(Excerpts from a spatial dataset)
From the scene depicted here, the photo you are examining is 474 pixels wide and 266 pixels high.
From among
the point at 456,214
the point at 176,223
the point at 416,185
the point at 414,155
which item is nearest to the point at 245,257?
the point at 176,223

WHAT TO DO:
Swap "nearest" for "closest" throughout the records above, keeping everything else the same.

EXERCISE RESPONSE:
From the scene depicted here, the photo you are examining is 474 pixels wide and 266 pixels high.
From among
the point at 456,214
the point at 176,223
the point at 416,185
the point at 414,155
which item is closest to the point at 245,257?
the point at 176,223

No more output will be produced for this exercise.